(Written instruction A):
Copy out the rows word for word, from the row containing "How large a distance is" down to the final row.

(Source extract):
--------
Pashley then moved to make the rule absolute, on the objection to the order which he had specially stated.-In Reg. v. Heyop. (? New Sess. Cas. 270; 1 New Mag. Cas. 497) Patteson, J. said: “I think the practice is established by the cases cited by Mr. Greaves, namely, that an objection arising on the face of an order cannot be taken, when a case has been reserved by the Sessions which does not raise it, unless the rule for a certiorari has been moved in open court, and the additional reason why the order should be quashed stated. Indeed it is very convenient that it should be so, as, when a case is granted by Sessions, the certiorari goes as a matter of course, without observation; and were it otherwise, parties might come prepared to meet one point, and then have a new one raised, which would be very inconvenient. Nor does this rule prejudice the other side, because they can make their application for a certiorari upon the points reserved; and, for aught we know, even if the case were disposed of, they might still come to us for a certiorari to bring up the original order on this fresh objection. But whenever the Sessions grant a case, and a certiorari issues, we will not entertain any objection not raised by the case, unless it has been mentioned to the Court, on moving for the certiorari.
--------
[Lines of data]
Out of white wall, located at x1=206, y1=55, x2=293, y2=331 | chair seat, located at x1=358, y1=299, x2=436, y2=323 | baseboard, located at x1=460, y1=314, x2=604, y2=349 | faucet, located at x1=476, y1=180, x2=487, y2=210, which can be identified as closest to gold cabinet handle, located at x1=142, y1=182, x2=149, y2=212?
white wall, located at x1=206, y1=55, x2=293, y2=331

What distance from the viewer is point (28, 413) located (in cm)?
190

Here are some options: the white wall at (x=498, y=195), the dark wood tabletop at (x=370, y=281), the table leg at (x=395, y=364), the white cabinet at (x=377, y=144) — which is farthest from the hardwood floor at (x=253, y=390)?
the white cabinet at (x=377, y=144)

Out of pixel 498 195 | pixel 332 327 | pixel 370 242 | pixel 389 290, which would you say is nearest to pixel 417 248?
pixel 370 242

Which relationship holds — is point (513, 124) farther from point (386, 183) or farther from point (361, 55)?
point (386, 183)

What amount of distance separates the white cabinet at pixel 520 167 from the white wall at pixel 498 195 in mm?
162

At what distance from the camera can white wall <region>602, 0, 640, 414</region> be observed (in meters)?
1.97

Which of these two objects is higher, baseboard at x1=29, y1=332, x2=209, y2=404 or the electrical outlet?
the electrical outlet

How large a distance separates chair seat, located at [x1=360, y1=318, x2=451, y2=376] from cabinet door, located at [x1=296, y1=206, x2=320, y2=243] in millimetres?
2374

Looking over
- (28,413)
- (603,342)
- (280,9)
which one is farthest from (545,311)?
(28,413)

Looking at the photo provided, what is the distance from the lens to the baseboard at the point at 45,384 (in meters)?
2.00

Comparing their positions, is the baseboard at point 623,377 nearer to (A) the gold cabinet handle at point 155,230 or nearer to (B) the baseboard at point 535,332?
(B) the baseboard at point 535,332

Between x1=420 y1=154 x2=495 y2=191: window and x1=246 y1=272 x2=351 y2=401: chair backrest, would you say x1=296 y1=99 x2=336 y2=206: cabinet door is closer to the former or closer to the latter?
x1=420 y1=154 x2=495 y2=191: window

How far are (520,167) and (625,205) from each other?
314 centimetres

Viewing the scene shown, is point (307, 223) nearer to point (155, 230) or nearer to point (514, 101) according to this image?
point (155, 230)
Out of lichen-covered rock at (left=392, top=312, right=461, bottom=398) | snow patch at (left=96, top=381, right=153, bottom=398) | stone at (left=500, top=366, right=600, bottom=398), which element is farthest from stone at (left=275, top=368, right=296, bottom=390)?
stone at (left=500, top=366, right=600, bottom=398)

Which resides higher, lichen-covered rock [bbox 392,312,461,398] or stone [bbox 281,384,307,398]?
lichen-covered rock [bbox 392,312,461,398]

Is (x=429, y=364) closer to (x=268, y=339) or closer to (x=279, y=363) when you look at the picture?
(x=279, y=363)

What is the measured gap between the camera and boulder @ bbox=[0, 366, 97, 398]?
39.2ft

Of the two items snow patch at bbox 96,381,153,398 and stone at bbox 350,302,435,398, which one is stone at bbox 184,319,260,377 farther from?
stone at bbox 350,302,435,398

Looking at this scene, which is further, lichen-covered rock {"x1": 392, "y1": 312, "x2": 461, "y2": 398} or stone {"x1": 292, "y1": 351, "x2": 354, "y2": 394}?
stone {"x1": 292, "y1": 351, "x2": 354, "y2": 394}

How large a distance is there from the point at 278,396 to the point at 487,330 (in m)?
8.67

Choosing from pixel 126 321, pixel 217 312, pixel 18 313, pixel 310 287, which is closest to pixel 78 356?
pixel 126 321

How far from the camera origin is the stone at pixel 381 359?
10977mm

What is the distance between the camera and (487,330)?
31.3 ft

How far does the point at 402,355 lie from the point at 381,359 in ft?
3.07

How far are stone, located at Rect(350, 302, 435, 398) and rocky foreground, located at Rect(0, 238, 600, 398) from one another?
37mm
--------
(Written instruction B):
In the court report, whose cited cases did Patteson, J. say had established the practice?

(Full solution A):
How large a distance is there from the point at 278,396 to the point at 487,330 (in m)?
8.67

Choosing from pixel 126 321, pixel 217 312, pixel 18 313, pixel 310 287, which is closest to pixel 78 356?
pixel 126 321

How far from the camera origin is the stone at pixel 381 359?
10977mm

What is the distance between the camera and (487,330)?
31.3 ft

How far does the point at 402,355 lie from the point at 381,359 in ft?
3.07

How far are stone, located at Rect(350, 302, 435, 398) and rocky foreground, located at Rect(0, 238, 600, 398) from one another?
37mm

(Full solution B):
Those cited by Mr. Greaves.